Я положил письмо обратно в конверт и сунул его во внутренний карман пиджака. Выйдя в коридор, я спустился по лестнице, сел в пролетку и приказал Ивану везти меня на Тверскую заставу, к Брестскому вокзалу. Мы ехали по ночным улицам Замоскворечья, я смотрел на темные окна домов, на тумбы, к которым извозчики привязывают своих лошадей, на деревья, на силуэты церквей… Я вспоминал Марию Сергеевну такой, какой увидел ее впервые – когда она пришла ко мне в Столешников переулок. А не мертвой, висящий в петле, в ночной рубашке, с растрепанными волосами и белыми тонкими ногами. Бедная женщина, думал я, несчастная Мария Сергеевна! Как надо было любить своего мужа, чтобы простить ему все – и бегство, и признание в том, что он скрывал от нее ее страшную болезнь, и вину за саму эту болезнь! Я подумал о другой Марии – о Марии Ивановне, своей жене, о том, что и она постоянно терпит все мои выходки, мою бурную жизнь, мои частые и долгие отлучки по работе, мой нрав, даже мою привычку нюхать табак.

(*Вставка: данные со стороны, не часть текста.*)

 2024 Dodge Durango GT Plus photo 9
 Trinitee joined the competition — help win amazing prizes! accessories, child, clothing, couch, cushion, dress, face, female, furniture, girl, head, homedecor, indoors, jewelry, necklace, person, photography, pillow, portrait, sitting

Я вытащил табакерку и раскрыл ее, но в ней не оказалось табака – я забыл его подсыпать. Сунув табакерку обратно в карман, я сказал себе, что Теллера упускать нельзя. Он должен ответить за каждого, кто погиб от его руки или по его вине.
Наконец мы подъехали к Триумфальной арке и свернули налево к вокзалу. Я прошел в билетную кассу и спросил, когда уходит первый поезд на запад. Мне ответили, что поезд Москва – Берлин отходит в десять утра. Я купил билет в первый класс и вышел на площадь. Иван ждал меня. Стараясь не заснуть, он моргал и тер кулаками глаза.
– Отправляйся-ка ты, братец, домой, – велел ему я. – А завтра приезжай только во второй половине дня.